But I think in an effort to discipline the Congress that the Federal Reserve would have a role to play as well, because in many ways the Federal Reserve accommodates the spending because you’re capable of buying bonds, and when you buy our debt that we create, you do it with credit it out of thin air. So it is that facility of the monetary system that literally encourages or actually tells the Congress they don’t need to be disciplined because there’s always this fallback, that we don’t have to worry, the money’s out there, which would not be available, obviously, under a gold standard. But I would like to quote from a famous economist that sort of defends my position. It says -- he says, ‘In almost a hysterical antagonism toward the gold standard, is one issue which unites statists of all persuasions. Government deficit spending under a gold standard is severely limited. The abandonment of the gold standard made it possible for the welfare statists to use the banking system as a means to an unlimited expansion of credit. They have created paper
reserves in the form of government bonds.’

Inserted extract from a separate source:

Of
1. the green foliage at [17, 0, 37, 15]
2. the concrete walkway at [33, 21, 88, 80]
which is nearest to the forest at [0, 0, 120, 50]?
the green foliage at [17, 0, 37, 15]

Further stating: ‘In the absence of the gold standard, there is no way to protect savings from confiscation through inflation. Deficit spending is simply a scheme for the confiscation of wealth. Gold stands in the way of this insidious process. It stands as a protector of property rights. If one grasps this, one has no difficulty in understanding the statist antagonism toward the gold standard.’ And, of course, I’m sure you recognize those words because this is your argument.”
Mr. Greenspan: “I do.”
Representative Ron Paul: “And I would say that isn’t it time -- if we ever get concerned about our deficit spending, and we’ve considered a real imperative, why shouldn’t we talk about serious monetary reform? Do you think that the gold standard would limit spending here in the Congress?
Mr. Greenspan: “First of all, that was written 40 years ago, and I was mistaken, in part. I expected things that didn’t happen. And nonetheless, my general view towards the type of gold-standard effect remains to this day -- my forecast of what was going to happen subsequent to that period has proved, fortunately, wrong. And as I said to you in the past, we have tried to manage the Federal Reserve over the years, really since October 1979 – because remember, up to that point we were in some very serious inflationary trouble -- since then I think we have been remarkably successful, in my judgment.
And while I still think that the gold standard served us very considerably during the 19th century, and mimicking much of what the gold standard does is what we do today, I think in that context so far we have maintained a stable monetary system. And I do not think that you could claim that [the] central bank is facilitating the expansion of expenditures in this country.”